======== Data in this exercise

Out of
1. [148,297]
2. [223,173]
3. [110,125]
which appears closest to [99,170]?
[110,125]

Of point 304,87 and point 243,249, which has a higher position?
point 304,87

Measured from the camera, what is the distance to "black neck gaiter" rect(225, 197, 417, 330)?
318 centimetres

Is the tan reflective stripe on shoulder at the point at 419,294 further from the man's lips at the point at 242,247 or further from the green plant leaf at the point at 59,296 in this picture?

================

# Problem
Retype all of the entries precisely as they are.

# Task response
Out of
1. [148,297]
2. [223,173]
3. [110,125]
which appears closest to [99,170]?
[110,125]

Of point 304,87 and point 243,249, which has a higher position?
point 304,87

Measured from the camera, what is the distance to "black neck gaiter" rect(225, 197, 417, 330)?
318 centimetres

Is the tan reflective stripe on shoulder at the point at 419,294 further from the man's lips at the point at 242,247 or further from the green plant leaf at the point at 59,296 in this picture?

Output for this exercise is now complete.